Qual è la pressione normale a 70 anni?

La stessa di un adulto di 40 anni. Si parla di ipertensione da 140/90 mmHg in su, misurati in ambulatorio, secondo le linee guida ESC 2024. A 70 anni è più probabile superare quella soglia — circa due terzi degli over 65 sono ipertesi secondo il Manuale MSD — ma la soglia non si alza con l'età.

Esiste una tabella della pressione arteriosa per età da stampare?

Le tabelle in PDF che si trovano online non provengono da linee guida. Quelle europee e americane pubblicano soglie uguali per tutti gli adulti. Ha senso invece stampare un diario delle misurazioni, dove annotare per sette giorni i valori del mattino e della sera con data e ora.

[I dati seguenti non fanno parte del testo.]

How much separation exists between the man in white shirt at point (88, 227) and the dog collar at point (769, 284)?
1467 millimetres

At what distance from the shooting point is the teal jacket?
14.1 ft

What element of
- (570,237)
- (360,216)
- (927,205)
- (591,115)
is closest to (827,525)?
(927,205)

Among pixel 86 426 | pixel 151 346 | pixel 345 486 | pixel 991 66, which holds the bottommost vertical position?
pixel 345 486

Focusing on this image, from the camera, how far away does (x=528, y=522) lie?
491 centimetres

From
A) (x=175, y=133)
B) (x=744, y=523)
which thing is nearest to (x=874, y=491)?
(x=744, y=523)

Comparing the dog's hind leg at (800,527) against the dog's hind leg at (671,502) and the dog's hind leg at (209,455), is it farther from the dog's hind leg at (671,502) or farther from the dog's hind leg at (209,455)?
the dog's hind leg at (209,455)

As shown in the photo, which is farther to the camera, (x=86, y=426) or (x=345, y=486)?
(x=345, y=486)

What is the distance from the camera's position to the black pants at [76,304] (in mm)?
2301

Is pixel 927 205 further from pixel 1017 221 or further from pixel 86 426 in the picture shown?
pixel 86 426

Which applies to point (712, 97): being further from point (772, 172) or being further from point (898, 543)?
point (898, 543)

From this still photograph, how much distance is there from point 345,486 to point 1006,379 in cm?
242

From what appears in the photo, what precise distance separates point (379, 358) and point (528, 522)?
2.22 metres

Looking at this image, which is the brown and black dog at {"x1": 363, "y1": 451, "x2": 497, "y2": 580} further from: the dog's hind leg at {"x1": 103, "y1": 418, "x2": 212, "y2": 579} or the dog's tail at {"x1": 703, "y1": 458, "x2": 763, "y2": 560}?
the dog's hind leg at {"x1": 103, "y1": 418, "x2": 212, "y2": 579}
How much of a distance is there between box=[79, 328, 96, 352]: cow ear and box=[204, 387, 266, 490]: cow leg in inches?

La pressione 130/85 è alta?

Secondo la classificazione ESC 2024 rientra nella pressione elevata, cioè nella fascia intermedia fra 120-139 e 70-89 mmHg. Non è ipertensione, non è nemmeno un valore da archiviare. Secondo la classificazione americana ACC/AHA lo stesso valore è ipertensione di stadio 1. È la fascia in cui contano stile di vita e controlli regolari.

La pressione a casa è più bassa che dal medico: quale vale?

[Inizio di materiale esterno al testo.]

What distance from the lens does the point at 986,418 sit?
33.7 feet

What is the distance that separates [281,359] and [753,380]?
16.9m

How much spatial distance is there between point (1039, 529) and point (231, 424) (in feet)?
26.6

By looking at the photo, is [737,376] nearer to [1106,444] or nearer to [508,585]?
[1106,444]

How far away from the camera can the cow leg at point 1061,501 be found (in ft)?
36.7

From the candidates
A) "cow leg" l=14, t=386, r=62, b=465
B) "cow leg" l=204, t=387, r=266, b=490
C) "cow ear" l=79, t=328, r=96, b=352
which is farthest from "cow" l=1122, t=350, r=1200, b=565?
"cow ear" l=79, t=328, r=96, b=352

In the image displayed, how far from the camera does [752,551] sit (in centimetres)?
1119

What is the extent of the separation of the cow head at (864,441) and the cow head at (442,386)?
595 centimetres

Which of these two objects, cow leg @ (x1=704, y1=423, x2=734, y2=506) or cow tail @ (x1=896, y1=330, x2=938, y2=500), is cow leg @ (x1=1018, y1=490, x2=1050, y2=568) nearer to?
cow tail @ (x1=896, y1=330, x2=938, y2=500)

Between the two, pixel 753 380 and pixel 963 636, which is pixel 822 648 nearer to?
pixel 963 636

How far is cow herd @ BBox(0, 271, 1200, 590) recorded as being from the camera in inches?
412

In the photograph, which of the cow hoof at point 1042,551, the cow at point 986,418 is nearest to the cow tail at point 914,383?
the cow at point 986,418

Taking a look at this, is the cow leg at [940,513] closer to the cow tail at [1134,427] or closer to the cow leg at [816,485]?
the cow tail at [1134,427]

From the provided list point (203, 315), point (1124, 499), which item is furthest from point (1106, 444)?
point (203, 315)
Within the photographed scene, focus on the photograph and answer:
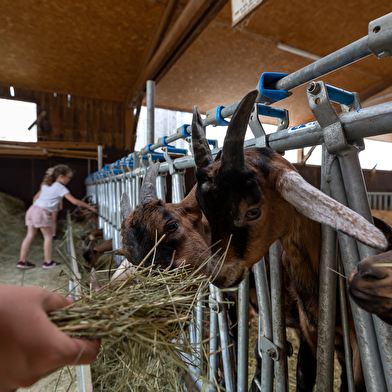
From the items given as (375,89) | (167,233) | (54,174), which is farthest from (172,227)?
(375,89)

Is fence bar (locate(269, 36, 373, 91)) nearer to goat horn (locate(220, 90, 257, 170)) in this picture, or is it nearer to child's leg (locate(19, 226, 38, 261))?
goat horn (locate(220, 90, 257, 170))

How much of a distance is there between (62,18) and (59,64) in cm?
226

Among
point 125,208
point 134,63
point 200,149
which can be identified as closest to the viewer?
point 200,149

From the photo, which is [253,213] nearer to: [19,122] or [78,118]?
[78,118]

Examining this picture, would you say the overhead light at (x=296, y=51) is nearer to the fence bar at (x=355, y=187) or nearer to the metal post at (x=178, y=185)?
the metal post at (x=178, y=185)

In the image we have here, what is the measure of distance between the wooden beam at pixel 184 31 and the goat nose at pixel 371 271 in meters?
4.23

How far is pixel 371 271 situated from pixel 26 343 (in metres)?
0.89

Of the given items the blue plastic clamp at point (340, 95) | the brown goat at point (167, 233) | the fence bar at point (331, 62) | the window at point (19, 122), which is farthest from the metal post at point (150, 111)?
the window at point (19, 122)

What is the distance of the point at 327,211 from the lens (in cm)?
85

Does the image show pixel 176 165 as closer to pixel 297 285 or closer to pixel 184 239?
pixel 184 239

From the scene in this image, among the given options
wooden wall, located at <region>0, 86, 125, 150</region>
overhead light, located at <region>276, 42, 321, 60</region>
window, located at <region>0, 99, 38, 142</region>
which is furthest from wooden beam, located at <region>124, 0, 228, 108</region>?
window, located at <region>0, 99, 38, 142</region>

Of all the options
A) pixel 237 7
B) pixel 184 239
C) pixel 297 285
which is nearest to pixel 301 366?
pixel 297 285

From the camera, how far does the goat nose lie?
2.24 ft

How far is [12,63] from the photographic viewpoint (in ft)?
26.8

Valgono tutte e due, per scopi diversi. La differenza ha un nome. È la reazione da camice bianco, che il Manuale MSD stima nel 10-20% della popolazione e descrive come più comune negli anziani, nelle donne e nei bambini. Per questo le due misurazioni hanno soglie diverse: 140/90 mmHg in ambulatorio, 135/85 mmHg sulla media delle letture di casa. Il medico legge la media della settimana insieme ai valori rilevati in visita.

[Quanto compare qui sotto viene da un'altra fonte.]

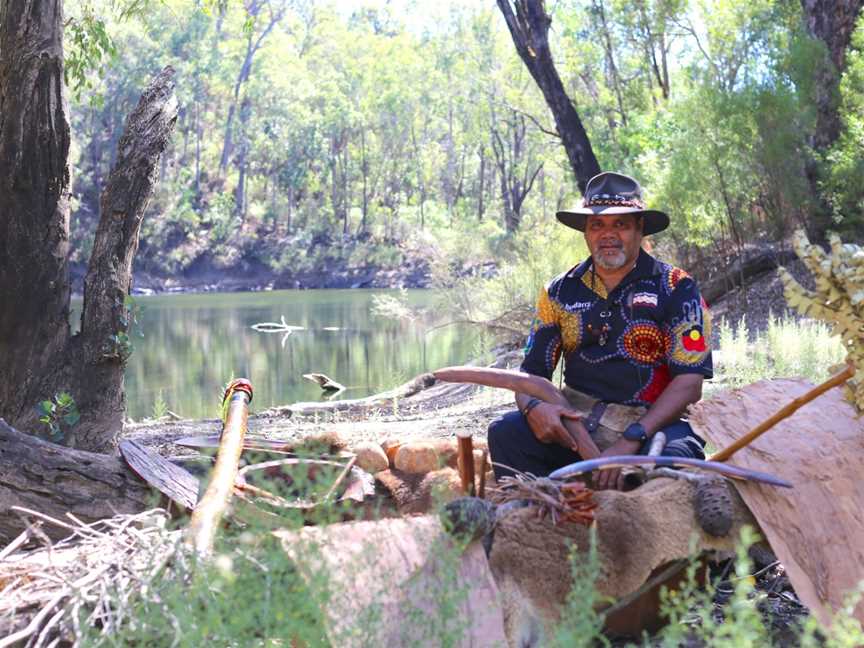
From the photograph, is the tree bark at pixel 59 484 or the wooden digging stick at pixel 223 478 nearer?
the wooden digging stick at pixel 223 478

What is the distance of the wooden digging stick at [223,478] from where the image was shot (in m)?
3.32

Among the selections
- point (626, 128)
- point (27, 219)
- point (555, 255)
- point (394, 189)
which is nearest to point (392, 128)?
point (394, 189)

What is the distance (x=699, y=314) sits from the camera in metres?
4.35

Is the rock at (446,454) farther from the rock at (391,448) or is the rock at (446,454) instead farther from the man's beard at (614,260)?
the man's beard at (614,260)

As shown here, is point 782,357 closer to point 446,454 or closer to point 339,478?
point 446,454

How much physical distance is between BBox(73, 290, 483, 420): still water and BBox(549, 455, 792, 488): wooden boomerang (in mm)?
7480

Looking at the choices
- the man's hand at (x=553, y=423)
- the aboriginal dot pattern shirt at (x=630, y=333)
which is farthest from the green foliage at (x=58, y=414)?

Un valore di 160/100 preso una volta significa ipertensione?

No, un valore isolato non basta per la diagnosi, che richiede misurazioni ripetute in giorni diversi. Se il valore alto si accompagna a dolore al petto, difficoltà a parlare, debolezza di un lato del corpo o disturbi della vista, la regola cambia del tutto: si chiama il 112.

I valori normali sono diversi per uomini e donne?

Le soglie sono identiche. Cambia la frequenza. Nella rilevazione ISS 2008-2012 sulla popolazione fra 35 e 79 anni risultava iperteso più del 50% degli uomini e più del 40% delle donne, con una sistolica media rispettivamente di 134 e 129 mmHg. La classificazione ESC 2024 non prevede valori di riferimento distinti per sesso.